Un rapport presque fétichiste à l'objet

 

 

Dès l'enfance, Kenny Dunkan développe une passion pour le design qui croise son affinité naturelle pour le bricolage et la réutilisation de matériaux pauvres avec son enthousiasme devant l’univers du luxe, les pièces iconiques de Philippe Starck ou George Nelson et leur puissance symbolique véhiculée par les magazines. Naturellement, son regard émerveillé se tourne vers Paris, où le Guadeloupéen s’installe pour étudier les arts appliqués avant de rejoindre l’École des Arts décoratifs. Après des débuts dans la scénographie, le travail de l’étudiant se déplace très vite vers l’objet à taille plus réduite et ses détails lorsqu’il commence à créer des parures aux airs de cottes de maille faites d’écrous et colliers de serrage : l'artiste y évoque en filigrane des costumes sacrés et rites mystiques des Caraïbes, que ses composantes inhabituelles ancrent désormais dans un présent incertain. Si leur réalisation témoigne du goût du trentenaire pour le savoir-faire, on perçoit également derrière leur précision les stigmates d’un passé colonial et les reliques amoncelées d’une surproduction délétère, autant d'éléments constitutifs d'un imaginaire nourri par une mémoire matérielle et spirituelle vivace. 

 

Reliés par chaînes et mousquetons, certains de ses méticuleux assemblages simulent des fragments de bustes, d’autres mêlent morceaux de plastique et cire capillaire pour modeler au sol des volumes aux airs de gisants, le tout résultant dans des sculptures un rien sépulcrales. Pourtant, si quelques unes de ces formes d'apparence menaçantes sont présentes à la galerie Les filles du calvaire à Paris, qui accueille jusqu'au 22 mai sa première exposition personnelle de l'artiste, l'ensemble dégage avant tout une grande force jubilatoire.

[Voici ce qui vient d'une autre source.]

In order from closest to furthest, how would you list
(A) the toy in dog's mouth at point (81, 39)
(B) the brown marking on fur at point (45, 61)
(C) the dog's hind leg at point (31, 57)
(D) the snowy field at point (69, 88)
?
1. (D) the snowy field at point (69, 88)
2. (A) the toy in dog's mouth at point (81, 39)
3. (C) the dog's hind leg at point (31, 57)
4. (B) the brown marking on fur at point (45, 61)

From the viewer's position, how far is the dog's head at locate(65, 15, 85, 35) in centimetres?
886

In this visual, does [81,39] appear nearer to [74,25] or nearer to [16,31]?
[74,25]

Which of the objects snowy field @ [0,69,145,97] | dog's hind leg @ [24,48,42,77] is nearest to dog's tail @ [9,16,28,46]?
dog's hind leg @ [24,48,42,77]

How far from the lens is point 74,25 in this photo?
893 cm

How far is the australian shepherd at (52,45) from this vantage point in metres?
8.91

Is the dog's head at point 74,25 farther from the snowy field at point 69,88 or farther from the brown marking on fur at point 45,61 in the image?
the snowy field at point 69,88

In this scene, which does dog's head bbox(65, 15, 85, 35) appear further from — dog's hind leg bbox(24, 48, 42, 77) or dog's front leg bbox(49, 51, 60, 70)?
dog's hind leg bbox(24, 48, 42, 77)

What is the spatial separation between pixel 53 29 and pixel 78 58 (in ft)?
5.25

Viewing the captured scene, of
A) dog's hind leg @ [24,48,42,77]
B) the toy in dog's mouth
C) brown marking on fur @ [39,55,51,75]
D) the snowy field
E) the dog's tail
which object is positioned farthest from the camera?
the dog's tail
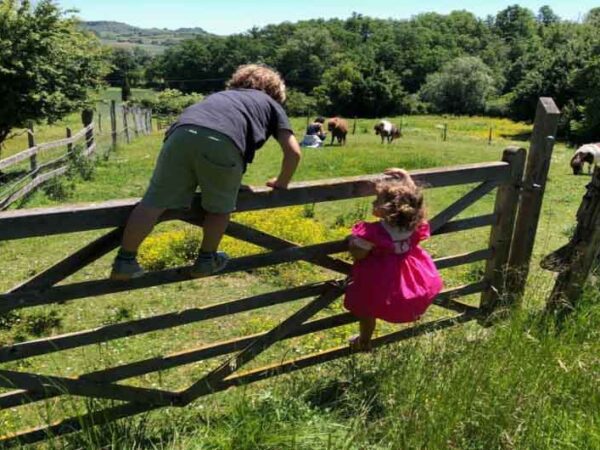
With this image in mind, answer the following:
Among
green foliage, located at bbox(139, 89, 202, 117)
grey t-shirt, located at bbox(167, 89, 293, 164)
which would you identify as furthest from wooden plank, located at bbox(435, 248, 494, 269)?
green foliage, located at bbox(139, 89, 202, 117)

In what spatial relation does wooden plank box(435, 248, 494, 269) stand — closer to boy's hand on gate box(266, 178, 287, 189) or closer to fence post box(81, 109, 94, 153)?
boy's hand on gate box(266, 178, 287, 189)

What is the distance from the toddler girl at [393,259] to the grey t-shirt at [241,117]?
87 cm

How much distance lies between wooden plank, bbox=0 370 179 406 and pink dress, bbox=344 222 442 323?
4.68 feet

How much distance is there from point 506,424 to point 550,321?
1329 millimetres

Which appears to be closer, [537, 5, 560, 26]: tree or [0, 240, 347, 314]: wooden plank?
[0, 240, 347, 314]: wooden plank

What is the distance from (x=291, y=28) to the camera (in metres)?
148

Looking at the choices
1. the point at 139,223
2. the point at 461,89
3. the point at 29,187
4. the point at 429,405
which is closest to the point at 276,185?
the point at 139,223

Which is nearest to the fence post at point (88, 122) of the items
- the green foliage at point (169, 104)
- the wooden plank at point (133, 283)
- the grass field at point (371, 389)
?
the grass field at point (371, 389)

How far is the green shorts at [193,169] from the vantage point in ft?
10.3

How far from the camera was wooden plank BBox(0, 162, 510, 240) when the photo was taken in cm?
294

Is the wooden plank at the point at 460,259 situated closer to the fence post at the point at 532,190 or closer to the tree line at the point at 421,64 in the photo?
the fence post at the point at 532,190

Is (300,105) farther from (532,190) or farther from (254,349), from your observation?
(254,349)

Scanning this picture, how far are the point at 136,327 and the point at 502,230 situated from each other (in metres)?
3.14

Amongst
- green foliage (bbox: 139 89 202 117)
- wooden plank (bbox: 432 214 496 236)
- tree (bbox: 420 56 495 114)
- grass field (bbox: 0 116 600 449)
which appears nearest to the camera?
grass field (bbox: 0 116 600 449)
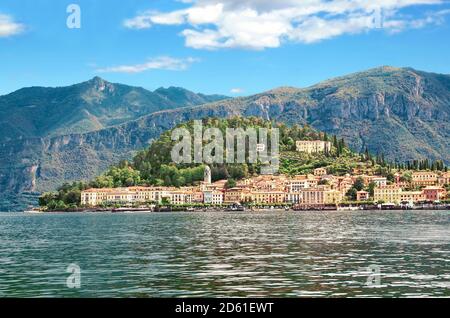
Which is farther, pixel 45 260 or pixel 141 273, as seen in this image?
pixel 45 260

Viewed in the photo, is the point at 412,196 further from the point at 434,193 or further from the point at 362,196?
the point at 362,196

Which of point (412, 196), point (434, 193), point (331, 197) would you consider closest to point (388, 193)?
point (412, 196)

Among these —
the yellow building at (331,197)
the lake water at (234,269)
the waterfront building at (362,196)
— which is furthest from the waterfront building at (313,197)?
the lake water at (234,269)

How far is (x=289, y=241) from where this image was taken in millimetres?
57219

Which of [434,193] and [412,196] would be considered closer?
[434,193]

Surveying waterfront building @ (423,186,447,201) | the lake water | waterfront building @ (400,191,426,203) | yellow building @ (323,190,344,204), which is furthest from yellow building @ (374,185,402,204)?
the lake water

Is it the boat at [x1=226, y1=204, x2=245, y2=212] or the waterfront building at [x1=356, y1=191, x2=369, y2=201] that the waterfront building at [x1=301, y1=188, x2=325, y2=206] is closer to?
the waterfront building at [x1=356, y1=191, x2=369, y2=201]

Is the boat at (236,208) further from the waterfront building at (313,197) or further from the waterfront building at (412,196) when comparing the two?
the waterfront building at (412,196)

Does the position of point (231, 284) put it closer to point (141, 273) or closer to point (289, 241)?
point (141, 273)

Au rez-de-chaussée, deux grandes grilles en bois sont suspendues à la mezzanine par des sangles jaune fluo bordées de néons, également éclairées par le puits de lumière qui traverse la verrière : sur ce présentoir flottant, le plasticien dispose des calebasses suspendues à des chaînes de métal et volumes couverts de serre flex qui pourraient aussi bien rappeler la robe d'un porc-épic qu'un déguisement de carnaval. La froideur et la ridigité des matériaux industriels se soumettent à la sensualité du costume ainsi qu'à la profusion de formes et de couleurs environnante, toutes deux porteuses d'une connotation festive intrinsèque.

Kenny Dunkan, “Angel of syncretism” (2020).

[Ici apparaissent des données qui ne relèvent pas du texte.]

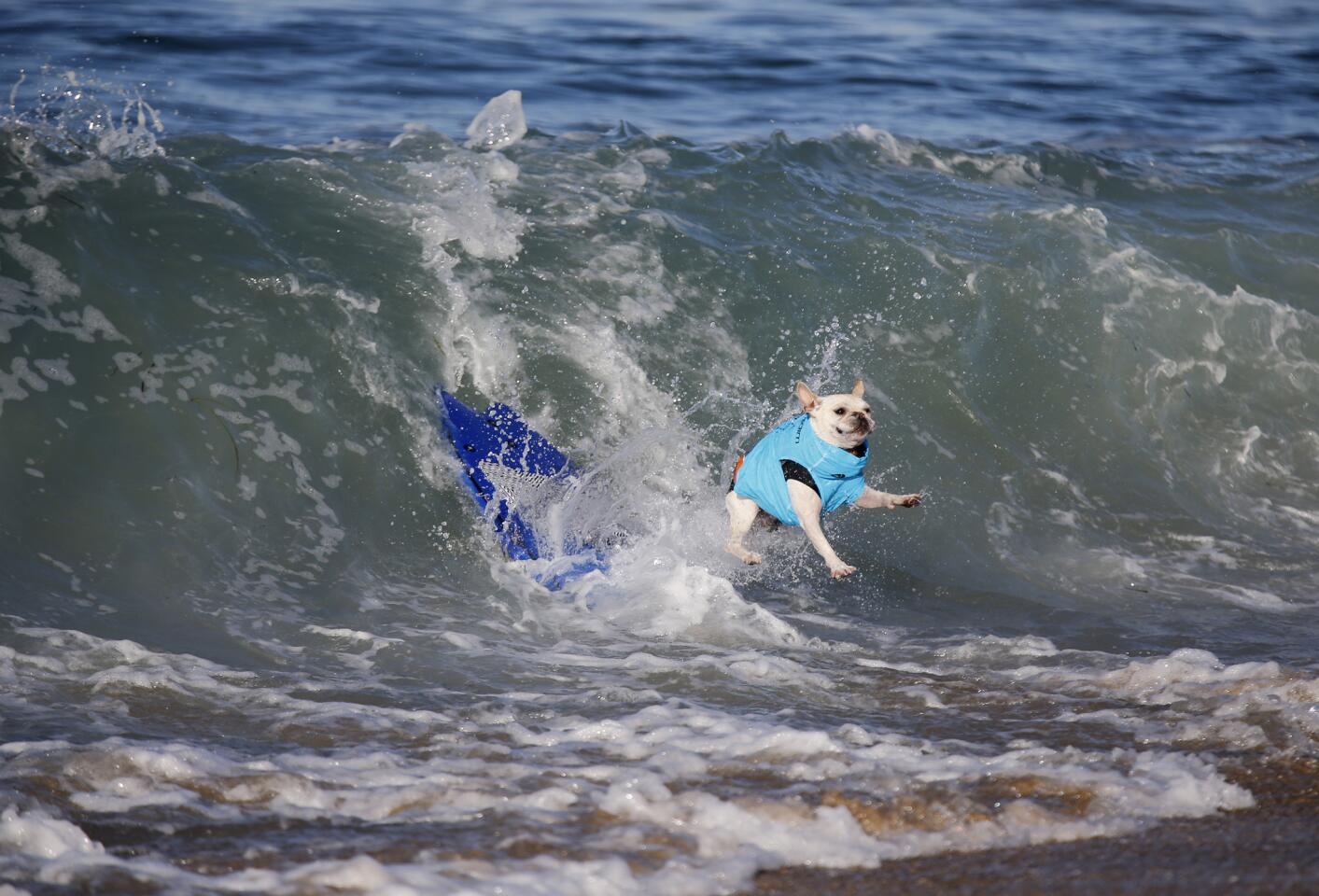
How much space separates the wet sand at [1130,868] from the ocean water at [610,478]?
11cm

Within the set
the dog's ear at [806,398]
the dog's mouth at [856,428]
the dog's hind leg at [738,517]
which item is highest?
the dog's ear at [806,398]

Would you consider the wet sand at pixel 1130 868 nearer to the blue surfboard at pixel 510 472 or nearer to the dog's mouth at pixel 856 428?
the dog's mouth at pixel 856 428

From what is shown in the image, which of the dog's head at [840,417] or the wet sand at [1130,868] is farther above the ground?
the dog's head at [840,417]

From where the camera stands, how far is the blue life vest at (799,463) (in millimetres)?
7340

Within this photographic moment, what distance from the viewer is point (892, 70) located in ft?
65.9

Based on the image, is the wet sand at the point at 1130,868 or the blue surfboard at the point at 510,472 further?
the blue surfboard at the point at 510,472

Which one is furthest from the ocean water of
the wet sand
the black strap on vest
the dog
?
the black strap on vest

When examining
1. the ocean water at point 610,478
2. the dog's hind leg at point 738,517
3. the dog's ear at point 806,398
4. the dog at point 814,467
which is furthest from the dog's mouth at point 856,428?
the ocean water at point 610,478

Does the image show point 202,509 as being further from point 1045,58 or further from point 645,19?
point 1045,58

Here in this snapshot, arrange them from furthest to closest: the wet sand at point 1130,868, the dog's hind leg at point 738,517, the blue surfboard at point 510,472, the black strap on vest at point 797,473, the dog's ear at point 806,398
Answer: the blue surfboard at point 510,472 < the dog's hind leg at point 738,517 < the black strap on vest at point 797,473 < the dog's ear at point 806,398 < the wet sand at point 1130,868

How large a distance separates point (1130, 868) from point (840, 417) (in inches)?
134

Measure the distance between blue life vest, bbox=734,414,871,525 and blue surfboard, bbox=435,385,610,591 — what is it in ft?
3.33

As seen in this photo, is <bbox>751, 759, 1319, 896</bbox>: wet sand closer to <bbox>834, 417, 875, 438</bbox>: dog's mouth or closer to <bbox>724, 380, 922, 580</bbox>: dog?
<bbox>724, 380, 922, 580</bbox>: dog

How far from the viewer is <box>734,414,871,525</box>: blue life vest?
24.1 feet
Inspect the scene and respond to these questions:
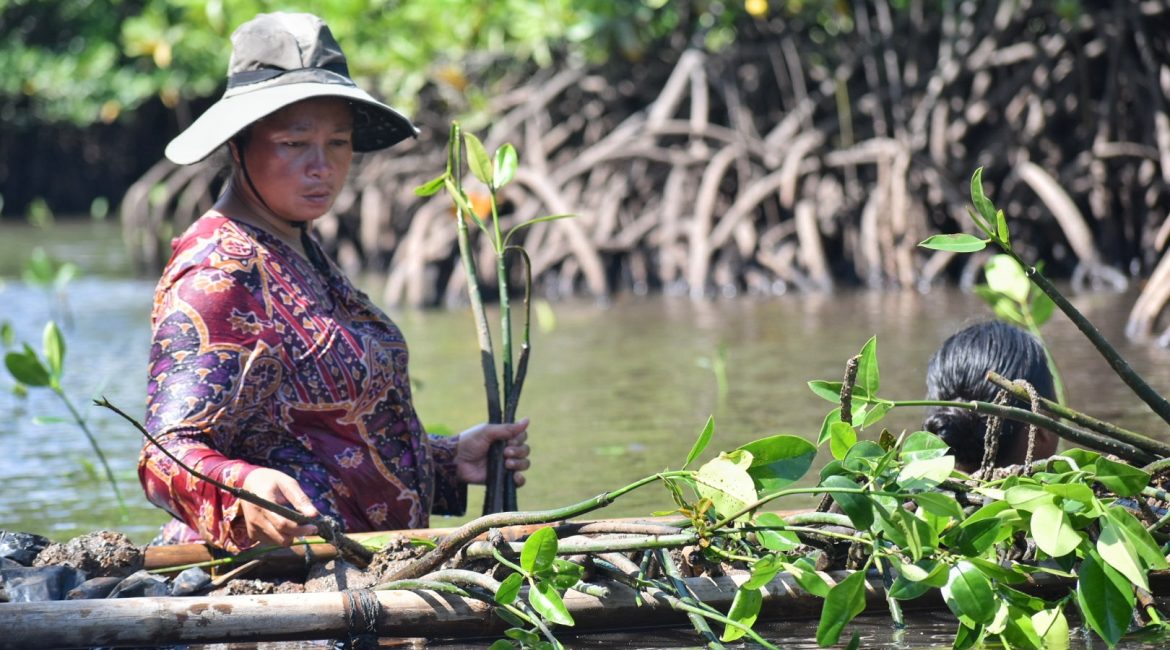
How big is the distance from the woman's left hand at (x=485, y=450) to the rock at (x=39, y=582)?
2.87ft

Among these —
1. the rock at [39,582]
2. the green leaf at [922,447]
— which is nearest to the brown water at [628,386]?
the green leaf at [922,447]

Kenny Dunkan, “No apologies” (2020).

Le corps : support de création et outil de réappropriation 

 

 

Devant le festin artistique exposé à Paris par Kenny Dunkan – qui le qualifie lui-même d'“all-over visuel”, on oublie rapidement que l'on se trouve dans une galerie d’art : le visiteur y part à la découverte d'un esprit foisonnant où toutes les frontières formelles semblent abattues et où volume et image ne font plus qu'un. Car bien que propices à une présentation plus conventionnelle, les œuvres de l'artiste revêtent d’autant plus de puissance lorsqu'il les incarne par l'autoportrait photographique et vidéo. Très tôt, le jeune homme se pare volontiers de ses sculptures, s'immortalise sous toutes les coutures et commence à faire de son propre corps un support majeur – et fortement symbolique – de sa production. Durant ses premières années à Paris, l'étudiant, à l’époque également mannequin, tient pendant quelques années le blog TheKennyDunkanshow, où il s’amuse à détourer et animer sa propre image photographiée en l’emmenant devant une boutique Chanel ou en l’habillant et la déshabillant frénétiquement, parvenant non sans ironie à se ressaisir d'un corps instrumentalisé par l'industrie de la mode.

 

Si ce projet partagé en ligne se distingue de sa pratique plastique plus “sérieuse”, on pourra en voir par la suite des échos surgir dans ses images, vidéos et performances : en 2014, l’artiste enfile un gilet constitué de mini-tours Eiffel dorées, se rend sur la place du Trocadéro, danse face à la Dame de fer de Paris et laisse sa parure se décomposer petit à petit, déconstruisant littéralement sa vision jadis idéalisée de la capitale. Son corps noir devient alors un outil malléable dont l’art lui permet de se distancier pour, selon ses mots, “générer [sa] propre image et non celle qu’on [lui] a assignée” – “on”, c’est-à-dire une société occidentale et un milieu culturel majoritairement blancs. À la galerie Les filles du calvaire, sa silhouette surgit plusieurs fois dans son intégralité au sein d'immenses clichés imprimés sur des bâches, où l'artiste se met en scène tel un objet aux côtés de ses meubles favoris pour mieux questionner la fétichisation dont il a fait l'expérience. Mais le corps noir s'y dévoile également fragmenté puis réassemblé comme dans un collage : des bouches en silicone sont intégrées aux sculptures et s'invitent dans les tirages, tandis que la main baguée de l'artiste, ses pieds chaussés de ses créations colorées et ses narines filmées en gros plan envahissent ses photos et vidéos, décuplées par des écrans suspendus au milieu des images qui tapissent les murs et le sol. Stimulé de toutes parts comme au carnaval, le public se trouve bel et bien ici face à une “œuvre d'art totale”.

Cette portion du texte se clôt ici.